(OBJECTIVE) The lines to extract begin at the one containing "What is the measured" and run to the end of the listing; set them down exactly and alone.

(RECORDS FOR THIS TASK)

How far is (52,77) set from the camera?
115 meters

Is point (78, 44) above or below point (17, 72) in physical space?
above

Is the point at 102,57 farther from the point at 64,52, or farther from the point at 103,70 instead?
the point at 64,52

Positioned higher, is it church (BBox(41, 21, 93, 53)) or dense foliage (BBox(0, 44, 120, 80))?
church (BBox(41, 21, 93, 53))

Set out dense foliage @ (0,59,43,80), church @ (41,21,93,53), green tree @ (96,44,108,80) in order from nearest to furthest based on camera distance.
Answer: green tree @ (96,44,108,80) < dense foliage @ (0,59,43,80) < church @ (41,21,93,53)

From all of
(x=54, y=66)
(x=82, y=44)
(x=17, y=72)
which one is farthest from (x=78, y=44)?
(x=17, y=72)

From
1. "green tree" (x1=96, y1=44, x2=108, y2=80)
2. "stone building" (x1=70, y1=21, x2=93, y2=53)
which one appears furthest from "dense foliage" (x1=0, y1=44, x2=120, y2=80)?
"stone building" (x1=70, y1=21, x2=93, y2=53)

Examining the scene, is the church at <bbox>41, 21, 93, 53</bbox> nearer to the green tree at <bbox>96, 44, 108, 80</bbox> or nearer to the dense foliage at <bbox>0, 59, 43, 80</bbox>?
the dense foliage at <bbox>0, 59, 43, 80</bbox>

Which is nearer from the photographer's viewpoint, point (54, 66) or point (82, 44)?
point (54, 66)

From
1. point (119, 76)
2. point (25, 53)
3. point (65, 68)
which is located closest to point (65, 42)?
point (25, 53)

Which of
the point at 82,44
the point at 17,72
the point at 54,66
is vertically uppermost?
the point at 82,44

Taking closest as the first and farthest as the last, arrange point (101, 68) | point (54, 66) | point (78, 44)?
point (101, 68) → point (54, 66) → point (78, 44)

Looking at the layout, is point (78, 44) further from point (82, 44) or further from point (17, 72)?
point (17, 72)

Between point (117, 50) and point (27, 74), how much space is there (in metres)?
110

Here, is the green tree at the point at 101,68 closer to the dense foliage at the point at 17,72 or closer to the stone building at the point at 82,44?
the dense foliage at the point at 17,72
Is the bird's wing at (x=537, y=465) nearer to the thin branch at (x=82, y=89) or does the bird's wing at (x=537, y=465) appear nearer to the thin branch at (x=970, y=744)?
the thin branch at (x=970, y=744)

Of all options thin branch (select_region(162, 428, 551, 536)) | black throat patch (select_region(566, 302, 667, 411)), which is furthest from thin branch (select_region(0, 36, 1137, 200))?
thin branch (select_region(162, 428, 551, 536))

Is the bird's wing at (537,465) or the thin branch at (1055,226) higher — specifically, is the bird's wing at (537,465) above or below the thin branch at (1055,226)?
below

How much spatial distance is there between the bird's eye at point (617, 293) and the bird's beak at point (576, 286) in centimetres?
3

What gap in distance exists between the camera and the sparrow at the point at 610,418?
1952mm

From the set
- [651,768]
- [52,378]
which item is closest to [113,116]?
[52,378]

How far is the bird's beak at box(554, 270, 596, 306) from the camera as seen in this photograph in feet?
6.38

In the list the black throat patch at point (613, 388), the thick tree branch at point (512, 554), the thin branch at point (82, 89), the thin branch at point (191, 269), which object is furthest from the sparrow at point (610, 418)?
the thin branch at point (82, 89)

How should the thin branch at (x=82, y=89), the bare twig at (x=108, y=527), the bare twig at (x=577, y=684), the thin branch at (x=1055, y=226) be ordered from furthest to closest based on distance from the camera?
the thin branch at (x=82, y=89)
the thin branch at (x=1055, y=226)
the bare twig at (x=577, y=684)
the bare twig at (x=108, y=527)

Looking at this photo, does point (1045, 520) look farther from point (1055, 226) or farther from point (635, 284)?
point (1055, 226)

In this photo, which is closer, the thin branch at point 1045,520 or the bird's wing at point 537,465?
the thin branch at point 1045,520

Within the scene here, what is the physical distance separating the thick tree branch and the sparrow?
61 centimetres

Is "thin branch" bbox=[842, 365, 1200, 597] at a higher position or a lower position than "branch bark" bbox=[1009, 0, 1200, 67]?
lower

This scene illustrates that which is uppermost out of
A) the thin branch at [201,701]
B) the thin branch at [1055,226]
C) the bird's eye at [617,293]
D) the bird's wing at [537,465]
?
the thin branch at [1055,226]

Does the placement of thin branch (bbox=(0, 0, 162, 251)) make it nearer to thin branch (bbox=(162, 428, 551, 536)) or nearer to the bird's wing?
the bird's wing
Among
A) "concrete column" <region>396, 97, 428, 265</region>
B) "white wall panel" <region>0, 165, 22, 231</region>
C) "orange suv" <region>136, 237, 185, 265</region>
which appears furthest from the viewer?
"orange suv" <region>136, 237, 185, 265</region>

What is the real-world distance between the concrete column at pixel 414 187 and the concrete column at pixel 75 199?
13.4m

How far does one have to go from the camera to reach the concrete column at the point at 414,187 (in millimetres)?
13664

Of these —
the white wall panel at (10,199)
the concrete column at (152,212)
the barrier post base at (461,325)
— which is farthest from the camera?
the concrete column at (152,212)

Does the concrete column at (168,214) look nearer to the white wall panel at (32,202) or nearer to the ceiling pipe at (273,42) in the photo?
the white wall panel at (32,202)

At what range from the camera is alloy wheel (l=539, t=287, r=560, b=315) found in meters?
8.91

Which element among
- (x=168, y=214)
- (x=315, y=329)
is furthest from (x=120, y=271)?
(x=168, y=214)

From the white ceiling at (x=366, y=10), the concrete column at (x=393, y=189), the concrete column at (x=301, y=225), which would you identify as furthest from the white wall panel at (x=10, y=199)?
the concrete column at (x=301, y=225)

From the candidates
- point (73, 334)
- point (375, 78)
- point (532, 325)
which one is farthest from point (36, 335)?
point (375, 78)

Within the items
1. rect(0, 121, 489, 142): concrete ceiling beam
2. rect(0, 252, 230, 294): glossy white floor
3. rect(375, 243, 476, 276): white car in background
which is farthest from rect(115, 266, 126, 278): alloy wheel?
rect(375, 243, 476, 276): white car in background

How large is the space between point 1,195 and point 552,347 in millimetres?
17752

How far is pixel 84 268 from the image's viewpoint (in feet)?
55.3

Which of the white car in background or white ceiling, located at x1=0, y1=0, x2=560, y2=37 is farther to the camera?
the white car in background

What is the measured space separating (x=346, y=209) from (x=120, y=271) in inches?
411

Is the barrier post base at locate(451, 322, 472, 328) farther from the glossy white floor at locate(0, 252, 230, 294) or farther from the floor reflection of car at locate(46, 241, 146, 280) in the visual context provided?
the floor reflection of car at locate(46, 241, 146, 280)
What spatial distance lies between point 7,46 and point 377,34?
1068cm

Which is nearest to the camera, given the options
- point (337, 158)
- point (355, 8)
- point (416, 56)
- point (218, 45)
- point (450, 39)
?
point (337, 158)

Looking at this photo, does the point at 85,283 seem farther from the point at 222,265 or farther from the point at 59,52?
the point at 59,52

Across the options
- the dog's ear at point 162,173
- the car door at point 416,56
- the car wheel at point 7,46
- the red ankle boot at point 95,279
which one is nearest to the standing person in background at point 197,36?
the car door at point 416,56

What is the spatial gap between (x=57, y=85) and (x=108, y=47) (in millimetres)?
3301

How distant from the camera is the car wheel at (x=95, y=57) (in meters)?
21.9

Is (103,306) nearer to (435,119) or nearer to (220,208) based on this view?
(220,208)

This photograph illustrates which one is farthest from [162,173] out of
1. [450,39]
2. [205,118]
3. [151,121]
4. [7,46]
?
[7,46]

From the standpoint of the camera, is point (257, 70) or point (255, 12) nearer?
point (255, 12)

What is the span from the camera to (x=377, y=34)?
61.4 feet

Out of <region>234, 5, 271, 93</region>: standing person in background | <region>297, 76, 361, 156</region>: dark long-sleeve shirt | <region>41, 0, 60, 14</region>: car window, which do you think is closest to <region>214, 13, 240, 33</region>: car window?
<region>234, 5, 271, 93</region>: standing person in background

(FINISHED ANSWER)
What is the measured space separating (x=346, y=209) from (x=120, y=271) in inches?
411

Is the barrier post base at locate(451, 322, 472, 328) farther from the glossy white floor at locate(0, 252, 230, 294) or farther from the floor reflection of car at locate(46, 241, 146, 280) in the visual context provided?
the floor reflection of car at locate(46, 241, 146, 280)
What spatial distance lies between point 7,46 and point 377,34?
1068cm

Which is nearest to the camera, given the options
- point (337, 158)
- point (355, 8)
- point (416, 56)
- point (218, 45)
- point (450, 39)
?
point (337, 158)

Looking at this photo, does the point at 85,283 seem farther from the point at 222,265 or farther from the point at 59,52?
the point at 59,52

Across the options
- the dog's ear at point 162,173
- the car door at point 416,56
- the car wheel at point 7,46
- the red ankle boot at point 95,279
which one is nearest to the standing person in background at point 197,36?
the car door at point 416,56

What is the spatial gap between (x=57, y=85) and (x=108, y=47) (in millimetres)?
3301

How distant from the camera is the car wheel at (x=95, y=57) (in meters)?
21.9

Is (103,306) nearer to (435,119) or nearer to (220,208) based on this view?
(220,208)

This photograph illustrates which one is farthest from [162,173] out of
1. [450,39]
2. [205,118]
3. [151,121]
4. [7,46]
?
[7,46]

From the standpoint of the camera, is point (257, 70) or point (255, 12) nearer?
point (255, 12)

What is the span from the camera to (x=377, y=34)?
61.4 feet

Out of <region>234, 5, 271, 93</region>: standing person in background | <region>297, 76, 361, 156</region>: dark long-sleeve shirt | <region>41, 0, 60, 14</region>: car window, which do you think is closest to <region>214, 13, 240, 33</region>: car window?
<region>234, 5, 271, 93</region>: standing person in background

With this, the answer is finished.